# Scallop & Rib Cardigan--Knit



## Sorlenna (Feb 17, 2011)

I've just finished up a new design, the Scallop & Rib Cardigan. It's worked with a size 9 needle and worsted weight yarn so it goes fast, and this one gave me a chance to learn i-cord trim, which makes the buttonholes and edging (and was much easier than I thought!). Sizes range from 32-34" to 44-46" bust. Make body and sleeves as long as you wish (I like extra long sleeves!).

Pattern: $3.00

You can find it here: http://www.ravelry.com/patterns/library/scallop--rib-cardigan


----------



## peony (Nov 13, 2012)

Oh that's lovely. And I just went to Ravelry and checked out the pullover. beautiful also. I've made a couple of Ashton shawls so would I be able to handle the lace on these do you think?


----------



## Sorlenna (Feb 17, 2011)

Oh, absolutely. It's just yarnovers and decreases by k2tog, ssk, and sk2p.


----------



## laurelarts (Jul 31, 2011)

This is beautiful. I edited your description to include the pattern price, per forum section rules.

Thanks for posting.


----------



## Sorlenna (Feb 17, 2011)

laurelarts said:


> This is beautiful. I edited your description to include the pattern price, per forum section rules.
> 
> Thanks for posting.


Oh, shoot!
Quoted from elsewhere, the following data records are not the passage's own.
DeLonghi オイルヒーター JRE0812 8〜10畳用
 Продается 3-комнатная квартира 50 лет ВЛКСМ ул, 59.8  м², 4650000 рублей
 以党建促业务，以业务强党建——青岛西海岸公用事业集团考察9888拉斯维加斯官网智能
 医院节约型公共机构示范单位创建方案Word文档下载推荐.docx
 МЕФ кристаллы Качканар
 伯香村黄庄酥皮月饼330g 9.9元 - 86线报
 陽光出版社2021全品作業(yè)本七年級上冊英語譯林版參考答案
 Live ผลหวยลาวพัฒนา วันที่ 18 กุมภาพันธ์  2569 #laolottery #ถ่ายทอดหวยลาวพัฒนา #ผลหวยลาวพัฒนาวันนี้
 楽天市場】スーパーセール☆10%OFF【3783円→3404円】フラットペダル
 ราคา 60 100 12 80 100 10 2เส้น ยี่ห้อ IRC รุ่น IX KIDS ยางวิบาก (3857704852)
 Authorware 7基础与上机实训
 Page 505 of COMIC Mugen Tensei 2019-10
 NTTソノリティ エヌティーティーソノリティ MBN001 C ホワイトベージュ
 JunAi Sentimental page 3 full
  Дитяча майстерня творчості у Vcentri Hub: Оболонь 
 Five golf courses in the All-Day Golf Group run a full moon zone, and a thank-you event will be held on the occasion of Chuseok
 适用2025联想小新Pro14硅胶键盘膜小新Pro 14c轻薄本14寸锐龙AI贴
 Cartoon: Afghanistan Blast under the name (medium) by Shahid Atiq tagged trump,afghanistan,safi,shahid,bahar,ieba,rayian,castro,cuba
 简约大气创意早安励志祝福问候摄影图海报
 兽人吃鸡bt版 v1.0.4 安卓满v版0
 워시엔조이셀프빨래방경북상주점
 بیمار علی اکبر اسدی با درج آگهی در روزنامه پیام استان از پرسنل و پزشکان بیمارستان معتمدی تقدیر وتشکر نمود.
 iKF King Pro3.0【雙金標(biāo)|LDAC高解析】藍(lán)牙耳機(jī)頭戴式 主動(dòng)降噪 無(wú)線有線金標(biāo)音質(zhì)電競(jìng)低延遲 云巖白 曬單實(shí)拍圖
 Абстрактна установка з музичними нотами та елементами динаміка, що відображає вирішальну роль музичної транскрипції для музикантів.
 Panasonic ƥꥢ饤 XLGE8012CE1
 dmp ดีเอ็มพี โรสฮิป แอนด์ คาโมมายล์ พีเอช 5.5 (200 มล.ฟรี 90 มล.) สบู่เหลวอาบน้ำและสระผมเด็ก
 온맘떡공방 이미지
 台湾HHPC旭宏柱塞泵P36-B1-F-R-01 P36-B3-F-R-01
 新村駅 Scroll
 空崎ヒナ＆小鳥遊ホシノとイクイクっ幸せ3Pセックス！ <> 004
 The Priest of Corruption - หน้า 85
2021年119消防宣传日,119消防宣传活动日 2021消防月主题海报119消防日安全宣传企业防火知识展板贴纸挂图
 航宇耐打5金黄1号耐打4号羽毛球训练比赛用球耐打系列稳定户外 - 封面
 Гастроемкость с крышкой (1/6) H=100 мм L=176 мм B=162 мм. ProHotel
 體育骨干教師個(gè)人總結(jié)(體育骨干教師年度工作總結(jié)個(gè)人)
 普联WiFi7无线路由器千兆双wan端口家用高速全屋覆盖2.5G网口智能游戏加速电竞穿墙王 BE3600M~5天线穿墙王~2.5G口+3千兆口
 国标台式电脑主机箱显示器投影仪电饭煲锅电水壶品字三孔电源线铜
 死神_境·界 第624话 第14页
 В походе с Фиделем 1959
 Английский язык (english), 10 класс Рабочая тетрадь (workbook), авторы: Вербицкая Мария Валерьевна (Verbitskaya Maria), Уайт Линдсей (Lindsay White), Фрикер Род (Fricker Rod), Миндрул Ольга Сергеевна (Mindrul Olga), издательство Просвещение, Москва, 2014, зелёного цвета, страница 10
I knew I forgot something. Thanks!


----------



## laurelarts (Jul 31, 2011)

Sorlenna said:


> Oh, shoot! I knew I forgot something. Thanks!


It happens to me all the time.....no problem, we are here checking so one of us will eventually catch it


----------



## run4fittness (May 22, 2011)

very nice!


----------



## Knittingkitty (Sep 25, 2011)

Very beautiful!Love the lacy details on the borders!


----------



## Sorlenna (Feb 17, 2011)

Thank you!


----------



## missmolly (Jun 8, 2011)

Beautiful design :thumbup:


----------



## belleflower (Apr 23, 2013)

That is so elegantxx


----------



## Rainebo (Apr 22, 2012)

Love the pretty scallop edging!


----------



## Sorlenna (Feb 17, 2011)

Rainebo said:


> Love the pretty scallop edging!


I'm very pleased with how it turned out, too. It was a lot of fun to see it taking shape.


----------



## yogandi (Mar 24, 2012)

Very nice design!


----------



## SallyAnn (Apr 21, 2011)

Lovely sweater and great design!


----------



## Sorlenna (Feb 17, 2011)

Thank you--the yarn is also quite warm this chilly morning.


----------



## SouthernGirl (Dec 28, 2011)

Very nice design.


----------



## ainejo (Mar 15, 2012)

Nice one,,


----------



## Cashmeregma (Oct 15, 2012)

I missed this when you posted it, but it is so lovely. I saw the Paloma and then checked your listing of topics and found this. Beautiful patterns Sorlenna and such lovely knitting. :thumbup:


----------



## Sorlenna (Feb 17, 2011)

Angora1 said:


> I missed this when you posted it, but it is so lovely. I saw the Paloma and then checked your listing of topics and found this. Beautiful patterns Sorlenna and such lovely knitting. :thumbup:


Thank you so much!


----------